* **Set task**: Write out the lines below exactly, from the first one through the line containing "building window (left=212, top=16, right=227, bottom=42) <", and leave the pictures out of your answer.

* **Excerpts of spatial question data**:
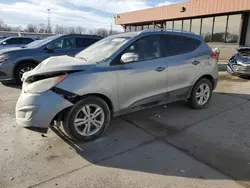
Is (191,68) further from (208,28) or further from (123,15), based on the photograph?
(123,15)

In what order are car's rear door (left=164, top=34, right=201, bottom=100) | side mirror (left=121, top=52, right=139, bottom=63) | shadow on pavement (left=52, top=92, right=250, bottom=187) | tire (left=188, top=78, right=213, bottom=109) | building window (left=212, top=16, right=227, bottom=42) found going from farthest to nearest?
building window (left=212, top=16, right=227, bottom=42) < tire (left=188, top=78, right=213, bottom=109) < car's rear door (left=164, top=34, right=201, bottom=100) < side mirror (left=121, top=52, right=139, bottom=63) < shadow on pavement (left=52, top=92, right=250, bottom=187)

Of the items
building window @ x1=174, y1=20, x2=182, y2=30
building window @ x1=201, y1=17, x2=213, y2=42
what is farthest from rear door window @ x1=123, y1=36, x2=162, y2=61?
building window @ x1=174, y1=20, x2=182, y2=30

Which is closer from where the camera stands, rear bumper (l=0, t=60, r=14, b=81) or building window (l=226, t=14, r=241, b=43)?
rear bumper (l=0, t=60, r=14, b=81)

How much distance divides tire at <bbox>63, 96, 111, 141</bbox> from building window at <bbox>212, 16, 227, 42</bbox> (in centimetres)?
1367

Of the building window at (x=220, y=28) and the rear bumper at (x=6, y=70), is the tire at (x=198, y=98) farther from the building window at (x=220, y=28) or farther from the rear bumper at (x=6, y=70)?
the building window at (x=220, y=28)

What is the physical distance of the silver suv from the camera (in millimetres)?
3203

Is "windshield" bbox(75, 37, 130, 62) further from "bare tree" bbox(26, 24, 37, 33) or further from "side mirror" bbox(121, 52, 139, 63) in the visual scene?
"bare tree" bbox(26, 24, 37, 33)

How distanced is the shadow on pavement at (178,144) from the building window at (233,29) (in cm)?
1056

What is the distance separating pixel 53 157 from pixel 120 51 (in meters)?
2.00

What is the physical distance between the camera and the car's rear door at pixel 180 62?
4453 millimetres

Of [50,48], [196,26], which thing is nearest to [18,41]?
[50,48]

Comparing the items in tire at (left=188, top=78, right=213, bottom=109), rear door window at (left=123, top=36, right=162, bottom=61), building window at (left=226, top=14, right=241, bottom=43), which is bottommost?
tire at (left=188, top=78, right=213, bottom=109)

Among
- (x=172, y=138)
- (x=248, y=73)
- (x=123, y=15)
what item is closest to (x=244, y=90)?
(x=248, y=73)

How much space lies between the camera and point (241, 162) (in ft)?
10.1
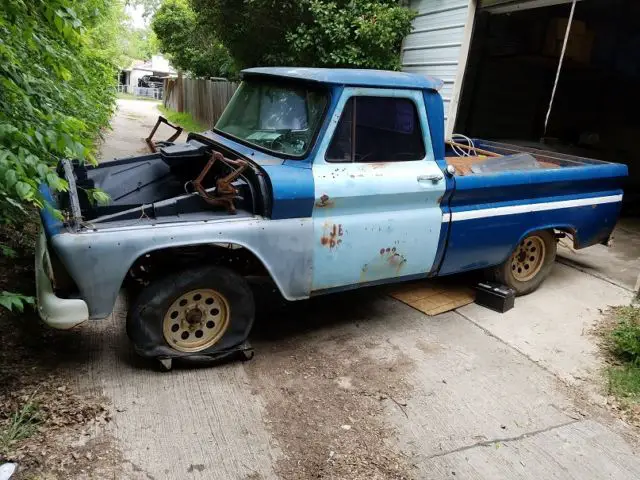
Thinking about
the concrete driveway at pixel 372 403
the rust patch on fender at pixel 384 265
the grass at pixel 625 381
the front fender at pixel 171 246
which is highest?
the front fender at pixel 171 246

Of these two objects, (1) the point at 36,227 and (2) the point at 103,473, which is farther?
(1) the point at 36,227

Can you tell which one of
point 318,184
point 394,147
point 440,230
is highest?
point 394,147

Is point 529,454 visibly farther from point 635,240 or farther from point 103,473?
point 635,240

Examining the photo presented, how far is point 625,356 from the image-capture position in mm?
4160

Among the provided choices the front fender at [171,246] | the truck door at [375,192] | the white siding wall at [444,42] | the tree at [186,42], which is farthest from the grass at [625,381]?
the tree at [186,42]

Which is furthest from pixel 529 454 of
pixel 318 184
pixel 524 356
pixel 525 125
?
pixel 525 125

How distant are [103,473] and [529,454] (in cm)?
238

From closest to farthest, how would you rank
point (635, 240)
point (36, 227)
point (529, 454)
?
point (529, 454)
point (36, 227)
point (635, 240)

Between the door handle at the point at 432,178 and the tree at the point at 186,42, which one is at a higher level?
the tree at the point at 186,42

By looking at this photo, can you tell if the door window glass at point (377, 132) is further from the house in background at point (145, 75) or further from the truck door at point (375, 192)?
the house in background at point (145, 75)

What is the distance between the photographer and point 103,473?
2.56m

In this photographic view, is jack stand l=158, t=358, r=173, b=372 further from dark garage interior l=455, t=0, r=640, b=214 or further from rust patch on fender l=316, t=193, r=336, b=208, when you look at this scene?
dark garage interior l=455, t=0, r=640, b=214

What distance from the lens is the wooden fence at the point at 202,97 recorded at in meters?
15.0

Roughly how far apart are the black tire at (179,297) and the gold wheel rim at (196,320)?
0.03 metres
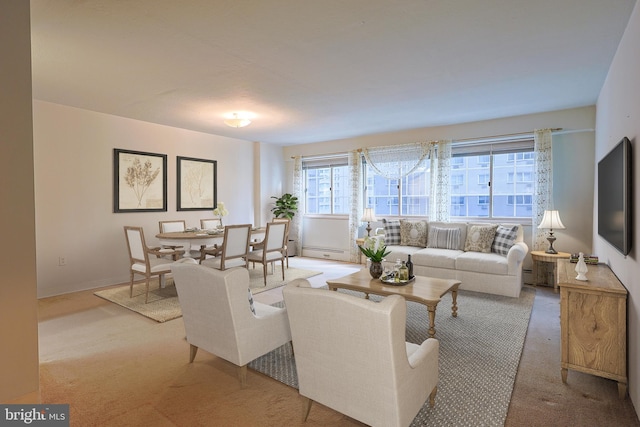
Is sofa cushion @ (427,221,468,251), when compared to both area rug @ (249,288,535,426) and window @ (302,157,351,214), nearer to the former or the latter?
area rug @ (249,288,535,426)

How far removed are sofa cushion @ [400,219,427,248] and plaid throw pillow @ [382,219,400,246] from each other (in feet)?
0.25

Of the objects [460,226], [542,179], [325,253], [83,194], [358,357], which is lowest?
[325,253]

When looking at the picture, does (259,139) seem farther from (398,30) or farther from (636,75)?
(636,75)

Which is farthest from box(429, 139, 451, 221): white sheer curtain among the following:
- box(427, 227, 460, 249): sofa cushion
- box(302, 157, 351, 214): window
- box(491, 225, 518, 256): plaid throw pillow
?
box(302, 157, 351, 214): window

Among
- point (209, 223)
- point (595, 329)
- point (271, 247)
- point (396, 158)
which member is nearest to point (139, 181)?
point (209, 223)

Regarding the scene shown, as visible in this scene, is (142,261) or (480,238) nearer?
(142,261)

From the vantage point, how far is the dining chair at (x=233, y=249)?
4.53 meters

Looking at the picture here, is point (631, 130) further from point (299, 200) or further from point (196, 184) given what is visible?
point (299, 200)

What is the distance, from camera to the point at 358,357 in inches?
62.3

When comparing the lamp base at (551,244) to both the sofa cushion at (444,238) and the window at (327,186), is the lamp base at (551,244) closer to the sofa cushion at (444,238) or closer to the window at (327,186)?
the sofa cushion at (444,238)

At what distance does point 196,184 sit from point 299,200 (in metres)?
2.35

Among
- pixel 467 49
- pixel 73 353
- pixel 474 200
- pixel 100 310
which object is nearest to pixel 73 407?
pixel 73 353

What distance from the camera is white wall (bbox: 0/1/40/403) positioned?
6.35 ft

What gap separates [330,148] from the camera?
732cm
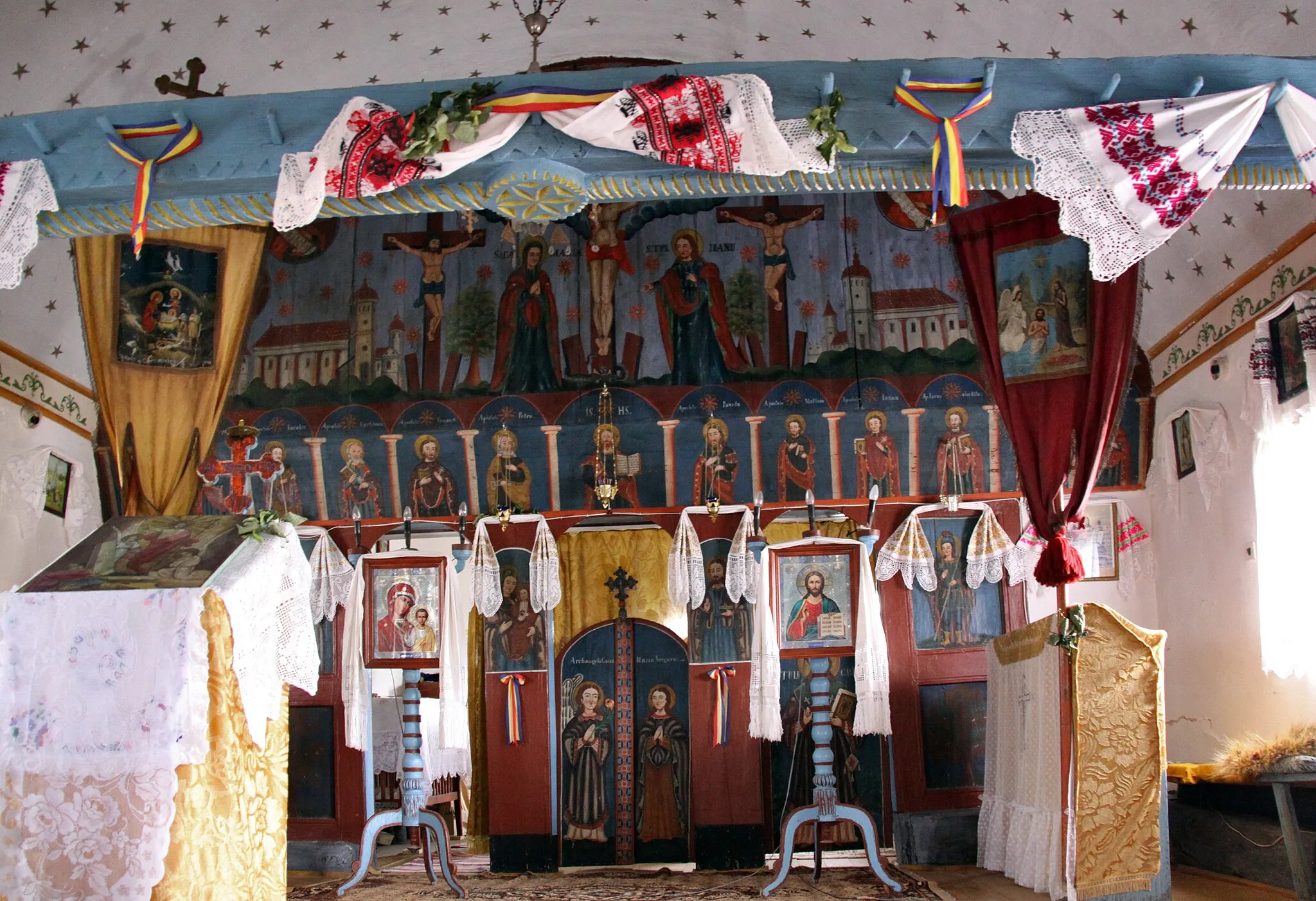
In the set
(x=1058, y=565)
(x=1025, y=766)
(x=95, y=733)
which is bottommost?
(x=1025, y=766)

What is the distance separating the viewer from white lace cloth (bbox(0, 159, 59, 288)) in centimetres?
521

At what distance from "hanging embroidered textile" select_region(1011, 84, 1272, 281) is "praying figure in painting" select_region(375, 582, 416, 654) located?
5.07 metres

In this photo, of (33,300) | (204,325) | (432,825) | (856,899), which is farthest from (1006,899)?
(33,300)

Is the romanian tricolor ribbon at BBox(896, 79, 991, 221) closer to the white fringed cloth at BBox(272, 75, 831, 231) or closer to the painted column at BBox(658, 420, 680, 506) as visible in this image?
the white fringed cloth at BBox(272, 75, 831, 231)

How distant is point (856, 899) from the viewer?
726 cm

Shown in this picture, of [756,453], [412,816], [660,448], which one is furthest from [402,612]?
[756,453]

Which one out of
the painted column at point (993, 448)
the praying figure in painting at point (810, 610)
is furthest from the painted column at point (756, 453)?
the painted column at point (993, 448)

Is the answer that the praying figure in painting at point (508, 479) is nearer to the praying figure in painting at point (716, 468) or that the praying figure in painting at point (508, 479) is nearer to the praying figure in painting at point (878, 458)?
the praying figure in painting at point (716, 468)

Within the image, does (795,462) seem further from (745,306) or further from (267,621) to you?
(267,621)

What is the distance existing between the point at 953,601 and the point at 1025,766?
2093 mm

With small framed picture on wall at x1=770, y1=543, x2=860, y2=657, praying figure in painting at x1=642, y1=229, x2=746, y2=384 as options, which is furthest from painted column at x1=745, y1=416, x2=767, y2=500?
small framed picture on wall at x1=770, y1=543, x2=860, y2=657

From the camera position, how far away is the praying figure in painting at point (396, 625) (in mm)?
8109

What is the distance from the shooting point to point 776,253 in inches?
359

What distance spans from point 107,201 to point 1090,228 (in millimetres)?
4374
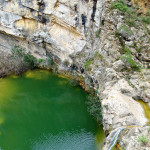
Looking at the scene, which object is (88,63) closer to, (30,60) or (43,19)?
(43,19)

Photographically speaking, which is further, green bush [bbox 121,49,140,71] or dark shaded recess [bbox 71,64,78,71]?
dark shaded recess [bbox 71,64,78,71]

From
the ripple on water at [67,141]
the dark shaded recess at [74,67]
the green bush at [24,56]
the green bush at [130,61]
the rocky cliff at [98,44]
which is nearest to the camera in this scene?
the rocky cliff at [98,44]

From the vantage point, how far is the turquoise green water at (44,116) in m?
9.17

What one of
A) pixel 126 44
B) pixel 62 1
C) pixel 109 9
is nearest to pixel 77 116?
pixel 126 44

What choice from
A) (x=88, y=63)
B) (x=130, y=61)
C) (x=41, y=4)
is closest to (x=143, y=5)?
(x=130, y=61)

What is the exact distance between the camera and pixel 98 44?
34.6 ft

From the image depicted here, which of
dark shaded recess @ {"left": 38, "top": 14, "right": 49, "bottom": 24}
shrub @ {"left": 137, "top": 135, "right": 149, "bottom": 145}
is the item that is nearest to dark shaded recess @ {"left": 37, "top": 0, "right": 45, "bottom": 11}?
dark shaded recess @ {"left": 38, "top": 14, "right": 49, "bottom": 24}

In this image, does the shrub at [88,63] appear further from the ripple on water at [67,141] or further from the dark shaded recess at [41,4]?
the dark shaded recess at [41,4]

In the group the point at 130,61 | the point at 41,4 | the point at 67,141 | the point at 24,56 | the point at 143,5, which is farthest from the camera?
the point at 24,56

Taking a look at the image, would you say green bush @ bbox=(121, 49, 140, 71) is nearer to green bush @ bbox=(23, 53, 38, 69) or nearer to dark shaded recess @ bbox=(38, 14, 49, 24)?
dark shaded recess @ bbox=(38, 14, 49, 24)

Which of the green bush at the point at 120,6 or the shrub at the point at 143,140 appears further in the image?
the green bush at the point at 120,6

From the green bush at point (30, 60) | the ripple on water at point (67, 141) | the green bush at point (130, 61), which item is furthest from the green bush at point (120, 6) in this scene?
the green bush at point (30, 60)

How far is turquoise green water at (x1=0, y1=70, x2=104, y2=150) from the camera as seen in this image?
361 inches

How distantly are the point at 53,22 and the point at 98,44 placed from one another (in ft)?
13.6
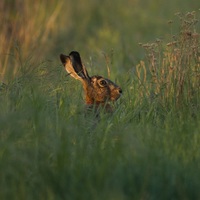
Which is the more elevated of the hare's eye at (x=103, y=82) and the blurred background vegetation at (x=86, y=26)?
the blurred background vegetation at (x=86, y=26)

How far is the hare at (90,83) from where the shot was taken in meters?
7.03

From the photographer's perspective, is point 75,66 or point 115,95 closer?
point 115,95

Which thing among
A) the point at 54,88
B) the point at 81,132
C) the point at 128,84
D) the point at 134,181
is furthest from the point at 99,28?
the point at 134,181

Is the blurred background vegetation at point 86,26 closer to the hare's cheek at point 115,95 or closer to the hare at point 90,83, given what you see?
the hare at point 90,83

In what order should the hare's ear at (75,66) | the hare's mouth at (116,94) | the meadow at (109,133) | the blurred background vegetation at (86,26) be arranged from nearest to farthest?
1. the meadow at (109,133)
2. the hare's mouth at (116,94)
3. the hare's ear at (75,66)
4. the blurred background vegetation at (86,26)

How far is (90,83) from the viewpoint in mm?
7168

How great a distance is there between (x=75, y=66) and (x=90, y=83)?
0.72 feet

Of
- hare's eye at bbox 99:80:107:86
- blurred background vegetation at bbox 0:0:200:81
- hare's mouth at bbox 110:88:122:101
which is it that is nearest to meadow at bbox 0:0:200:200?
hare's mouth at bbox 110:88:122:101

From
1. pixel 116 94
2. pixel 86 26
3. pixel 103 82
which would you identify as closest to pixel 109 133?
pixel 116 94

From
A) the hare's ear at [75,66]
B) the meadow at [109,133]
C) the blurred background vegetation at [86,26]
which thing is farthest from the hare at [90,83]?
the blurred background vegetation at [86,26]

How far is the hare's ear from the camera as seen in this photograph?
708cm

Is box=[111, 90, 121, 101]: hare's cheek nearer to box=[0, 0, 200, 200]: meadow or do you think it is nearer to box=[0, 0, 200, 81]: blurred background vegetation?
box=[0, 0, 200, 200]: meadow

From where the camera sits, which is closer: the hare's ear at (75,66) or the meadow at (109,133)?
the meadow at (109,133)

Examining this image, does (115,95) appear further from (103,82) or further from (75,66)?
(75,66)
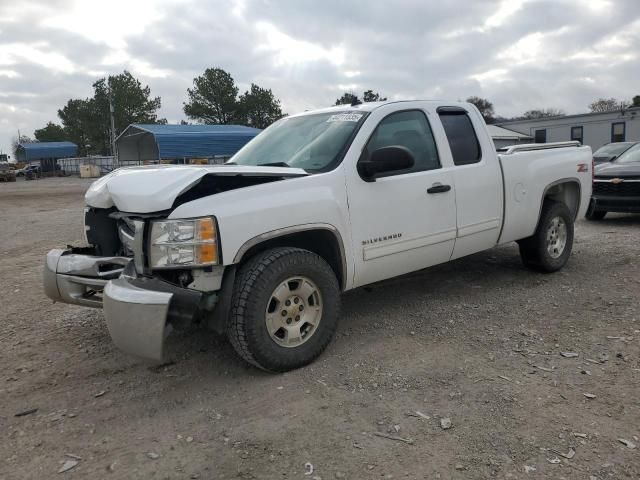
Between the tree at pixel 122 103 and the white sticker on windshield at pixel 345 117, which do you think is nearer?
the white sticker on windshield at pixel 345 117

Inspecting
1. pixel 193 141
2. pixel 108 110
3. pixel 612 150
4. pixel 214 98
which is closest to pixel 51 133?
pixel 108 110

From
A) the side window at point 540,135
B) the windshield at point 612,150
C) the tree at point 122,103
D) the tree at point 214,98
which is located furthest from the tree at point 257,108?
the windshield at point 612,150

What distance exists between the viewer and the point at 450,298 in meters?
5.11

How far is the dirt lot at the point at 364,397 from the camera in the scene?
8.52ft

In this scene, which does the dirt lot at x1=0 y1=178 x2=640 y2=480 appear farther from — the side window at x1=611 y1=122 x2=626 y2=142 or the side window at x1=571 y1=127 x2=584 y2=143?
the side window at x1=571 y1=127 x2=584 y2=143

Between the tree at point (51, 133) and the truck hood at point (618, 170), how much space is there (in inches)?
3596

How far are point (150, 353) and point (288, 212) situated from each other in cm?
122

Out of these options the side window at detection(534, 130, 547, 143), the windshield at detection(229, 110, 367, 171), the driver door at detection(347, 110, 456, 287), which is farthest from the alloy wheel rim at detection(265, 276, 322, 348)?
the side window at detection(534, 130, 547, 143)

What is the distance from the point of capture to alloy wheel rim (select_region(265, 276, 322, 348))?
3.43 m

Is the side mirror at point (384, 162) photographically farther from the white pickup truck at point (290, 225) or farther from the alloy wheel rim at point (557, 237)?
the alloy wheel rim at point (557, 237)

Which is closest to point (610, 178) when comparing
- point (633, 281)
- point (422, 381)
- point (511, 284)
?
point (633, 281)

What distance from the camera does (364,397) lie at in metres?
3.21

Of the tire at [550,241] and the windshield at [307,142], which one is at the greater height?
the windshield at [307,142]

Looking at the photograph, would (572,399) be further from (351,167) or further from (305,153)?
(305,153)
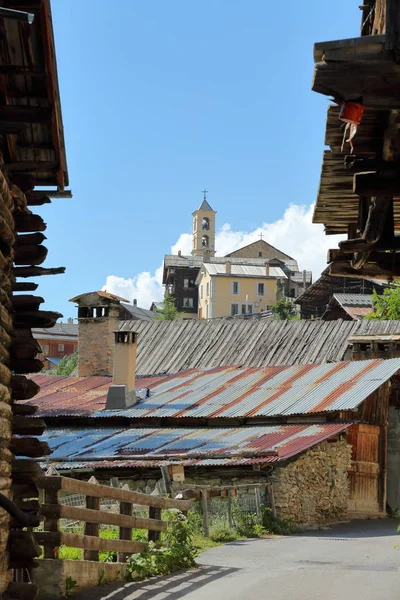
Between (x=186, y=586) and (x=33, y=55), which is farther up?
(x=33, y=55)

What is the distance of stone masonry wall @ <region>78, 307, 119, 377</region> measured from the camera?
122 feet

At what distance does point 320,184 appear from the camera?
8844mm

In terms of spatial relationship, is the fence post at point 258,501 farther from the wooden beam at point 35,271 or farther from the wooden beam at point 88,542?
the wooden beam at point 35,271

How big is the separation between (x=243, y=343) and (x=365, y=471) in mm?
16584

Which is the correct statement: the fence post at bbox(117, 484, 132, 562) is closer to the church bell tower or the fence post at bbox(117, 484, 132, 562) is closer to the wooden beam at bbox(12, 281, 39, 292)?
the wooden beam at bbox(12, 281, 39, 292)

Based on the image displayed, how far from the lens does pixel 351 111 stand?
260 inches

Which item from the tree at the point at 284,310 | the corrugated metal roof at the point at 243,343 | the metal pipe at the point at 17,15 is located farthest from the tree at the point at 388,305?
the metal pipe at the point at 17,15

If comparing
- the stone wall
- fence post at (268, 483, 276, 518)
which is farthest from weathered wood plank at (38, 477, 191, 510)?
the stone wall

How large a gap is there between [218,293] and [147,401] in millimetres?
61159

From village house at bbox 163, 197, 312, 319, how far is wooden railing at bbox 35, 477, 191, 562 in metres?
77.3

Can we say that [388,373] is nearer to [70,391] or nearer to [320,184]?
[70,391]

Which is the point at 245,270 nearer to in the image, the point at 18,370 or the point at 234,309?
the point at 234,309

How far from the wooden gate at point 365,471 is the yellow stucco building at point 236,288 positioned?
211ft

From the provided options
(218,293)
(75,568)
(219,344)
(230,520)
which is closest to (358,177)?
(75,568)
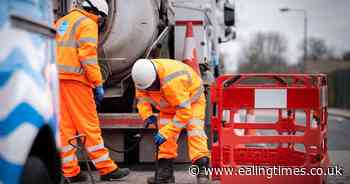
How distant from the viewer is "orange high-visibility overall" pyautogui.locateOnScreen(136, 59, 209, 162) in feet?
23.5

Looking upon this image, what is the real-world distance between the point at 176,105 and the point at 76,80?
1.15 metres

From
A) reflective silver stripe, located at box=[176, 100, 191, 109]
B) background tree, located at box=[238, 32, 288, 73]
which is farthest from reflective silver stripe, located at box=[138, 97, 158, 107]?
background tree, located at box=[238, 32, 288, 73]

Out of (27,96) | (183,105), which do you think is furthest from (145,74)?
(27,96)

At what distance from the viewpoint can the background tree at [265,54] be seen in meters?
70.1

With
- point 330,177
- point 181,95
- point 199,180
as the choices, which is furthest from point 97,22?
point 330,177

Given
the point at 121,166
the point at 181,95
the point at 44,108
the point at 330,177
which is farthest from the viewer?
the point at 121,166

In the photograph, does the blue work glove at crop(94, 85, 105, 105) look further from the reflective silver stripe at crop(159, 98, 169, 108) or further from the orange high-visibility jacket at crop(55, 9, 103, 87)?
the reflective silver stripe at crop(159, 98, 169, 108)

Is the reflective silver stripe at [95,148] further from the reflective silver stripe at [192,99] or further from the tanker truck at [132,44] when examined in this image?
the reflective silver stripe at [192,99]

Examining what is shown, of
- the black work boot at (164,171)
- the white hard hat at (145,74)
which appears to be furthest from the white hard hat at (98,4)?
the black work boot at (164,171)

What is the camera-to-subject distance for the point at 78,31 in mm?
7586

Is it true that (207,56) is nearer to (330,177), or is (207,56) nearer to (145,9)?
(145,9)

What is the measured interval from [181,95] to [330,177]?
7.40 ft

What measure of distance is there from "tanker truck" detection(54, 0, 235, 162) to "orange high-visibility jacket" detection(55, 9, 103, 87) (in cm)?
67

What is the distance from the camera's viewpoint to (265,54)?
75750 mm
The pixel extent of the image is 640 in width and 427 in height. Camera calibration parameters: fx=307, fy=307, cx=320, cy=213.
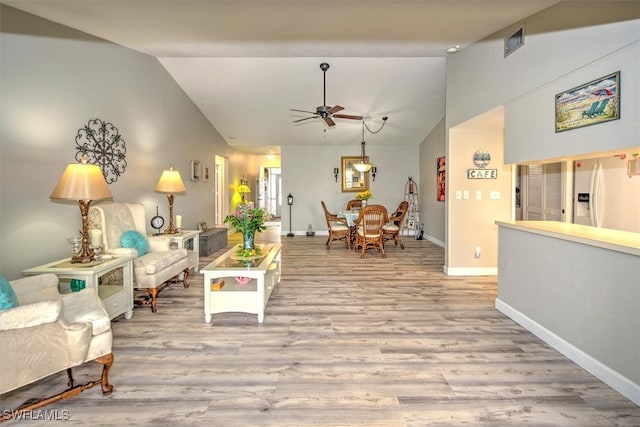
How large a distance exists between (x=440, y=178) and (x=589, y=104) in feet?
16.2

* **The reply**:
Is (191,68) further from (208,28) or further from (123,15), based on the photograph?
(123,15)

In what order are car's rear door (left=164, top=34, right=201, bottom=100) | side mirror (left=121, top=52, right=139, bottom=63) | shadow on pavement (left=52, top=92, right=250, bottom=187) | tire (left=188, top=78, right=213, bottom=109) | building window (left=212, top=16, right=227, bottom=42) found going from farthest to nearest?
building window (left=212, top=16, right=227, bottom=42) < tire (left=188, top=78, right=213, bottom=109) < car's rear door (left=164, top=34, right=201, bottom=100) < side mirror (left=121, top=52, right=139, bottom=63) < shadow on pavement (left=52, top=92, right=250, bottom=187)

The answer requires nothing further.